* [TEXTAUSZUG]
★ ★ ★ ★ ★
Seit Monaten kontrollieren russische Truppen das grösste Atomkraftwerk Europas. In den letzten Tagen hat sich die Situation in der Anlage von Saporischja dramatisch zugespitzt: Ein Notfall, je nach Darstellung verursacht durch Beschuss oder Brand, führte zu einer Teilabschaltung – und einem Stromausfall in der ganzen Region.
Mittlerweile ist das AKW wieder am Netz, die Unsicherheit aber bleibt. Internationale Beobachter haben nach wie vor keinen Zugang. SRF News konnte mit einem Mann sprechen, der die Anlage von innen kennt. Jahrelang hat Andrej Tuz im Werk gearbeitet, als Techniker und zuletzt als Mediensprecher. Seine Flucht aus der Ukraine hat ihn auf verschlungenen Wegen in die Schweiz geführt.
Tuz beschreibt, wie die Kämpfe nur zwei Kilometer vom AKW begannen. «Es war Nacht. Von meinem Balkon aus habe ich die Raketen und Granaten gesehen, die auf das Atomkraftwerk flogen.» Er zeigt, wo sich die ukrainischen Verteidiger des Werkes befanden. «Sie müssen etwas abbekommen haben. Ich habe dort Blutlachen gesehen.»
★ ★ ★ ★ ★
* [EINGABEDATEN]
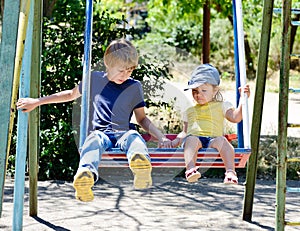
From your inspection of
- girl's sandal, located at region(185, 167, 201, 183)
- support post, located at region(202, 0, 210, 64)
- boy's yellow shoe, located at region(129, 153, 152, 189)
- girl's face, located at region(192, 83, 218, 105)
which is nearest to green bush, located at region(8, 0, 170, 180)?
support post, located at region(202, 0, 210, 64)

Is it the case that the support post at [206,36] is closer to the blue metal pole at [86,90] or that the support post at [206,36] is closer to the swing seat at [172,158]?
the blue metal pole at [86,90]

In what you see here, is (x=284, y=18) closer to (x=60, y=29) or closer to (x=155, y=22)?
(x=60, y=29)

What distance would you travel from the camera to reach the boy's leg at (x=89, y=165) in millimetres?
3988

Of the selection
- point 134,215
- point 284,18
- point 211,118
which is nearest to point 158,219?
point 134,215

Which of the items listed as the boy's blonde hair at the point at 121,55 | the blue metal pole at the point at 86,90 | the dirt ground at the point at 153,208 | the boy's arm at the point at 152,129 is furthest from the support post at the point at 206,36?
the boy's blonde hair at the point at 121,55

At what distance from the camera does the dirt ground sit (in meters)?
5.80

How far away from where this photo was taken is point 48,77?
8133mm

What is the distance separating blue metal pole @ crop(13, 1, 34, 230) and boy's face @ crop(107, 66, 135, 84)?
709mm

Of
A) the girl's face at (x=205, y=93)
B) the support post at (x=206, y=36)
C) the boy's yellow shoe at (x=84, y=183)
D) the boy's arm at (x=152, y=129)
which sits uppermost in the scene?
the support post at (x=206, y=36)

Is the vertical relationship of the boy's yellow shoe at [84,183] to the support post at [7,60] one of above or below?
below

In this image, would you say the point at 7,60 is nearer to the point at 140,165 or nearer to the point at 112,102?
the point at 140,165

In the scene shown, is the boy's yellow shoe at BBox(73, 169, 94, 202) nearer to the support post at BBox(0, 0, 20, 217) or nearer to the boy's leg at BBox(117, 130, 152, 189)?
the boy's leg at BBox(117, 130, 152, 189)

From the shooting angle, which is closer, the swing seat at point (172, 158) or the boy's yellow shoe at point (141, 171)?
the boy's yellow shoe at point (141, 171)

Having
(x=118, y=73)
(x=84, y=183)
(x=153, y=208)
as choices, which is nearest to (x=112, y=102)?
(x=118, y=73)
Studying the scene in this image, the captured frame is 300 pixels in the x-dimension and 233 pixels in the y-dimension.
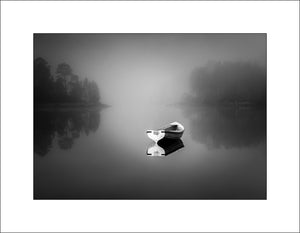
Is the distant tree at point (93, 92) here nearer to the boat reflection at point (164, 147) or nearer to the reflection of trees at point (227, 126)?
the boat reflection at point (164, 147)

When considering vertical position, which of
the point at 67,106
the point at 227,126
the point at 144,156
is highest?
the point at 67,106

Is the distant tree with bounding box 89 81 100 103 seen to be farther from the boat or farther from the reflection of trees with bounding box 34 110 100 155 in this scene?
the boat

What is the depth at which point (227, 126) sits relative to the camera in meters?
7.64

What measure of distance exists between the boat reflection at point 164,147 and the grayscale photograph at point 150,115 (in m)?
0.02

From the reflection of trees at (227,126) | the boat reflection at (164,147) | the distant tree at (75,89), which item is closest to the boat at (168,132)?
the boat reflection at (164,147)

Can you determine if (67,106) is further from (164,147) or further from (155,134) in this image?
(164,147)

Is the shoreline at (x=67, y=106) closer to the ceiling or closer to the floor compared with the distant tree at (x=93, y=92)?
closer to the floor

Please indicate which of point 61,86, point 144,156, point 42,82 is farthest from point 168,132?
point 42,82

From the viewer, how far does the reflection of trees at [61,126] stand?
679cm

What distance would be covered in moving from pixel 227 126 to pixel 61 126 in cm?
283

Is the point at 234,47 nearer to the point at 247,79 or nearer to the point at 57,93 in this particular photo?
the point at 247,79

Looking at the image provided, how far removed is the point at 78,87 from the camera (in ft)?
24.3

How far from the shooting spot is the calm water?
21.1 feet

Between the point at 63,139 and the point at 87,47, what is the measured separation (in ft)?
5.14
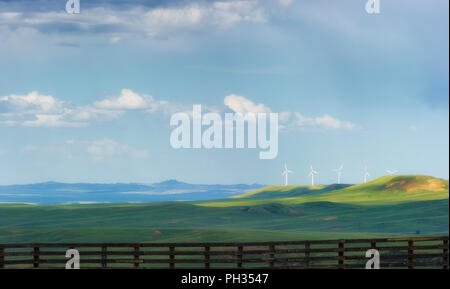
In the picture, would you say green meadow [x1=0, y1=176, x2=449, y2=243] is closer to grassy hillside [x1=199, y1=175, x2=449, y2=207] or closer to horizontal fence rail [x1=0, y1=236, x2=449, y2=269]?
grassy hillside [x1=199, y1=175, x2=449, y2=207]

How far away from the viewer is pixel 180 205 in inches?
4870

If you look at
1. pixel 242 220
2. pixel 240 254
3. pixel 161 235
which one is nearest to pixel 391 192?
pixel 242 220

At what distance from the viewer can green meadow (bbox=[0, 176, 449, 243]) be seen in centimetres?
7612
★ ★ ★ ★ ★
* [AUFGABENSTELLUNG]
In welcher Entfernung vom Atomkraftwerk begannen die Kämpfe laut dem Textauszug? Das Material wird hierfür nicht benötigt.

* [ERWARTETE ANTWORT]
Die Kämpfe begannen nur zwei Kilometer vom Atomkraftwerk entfernt.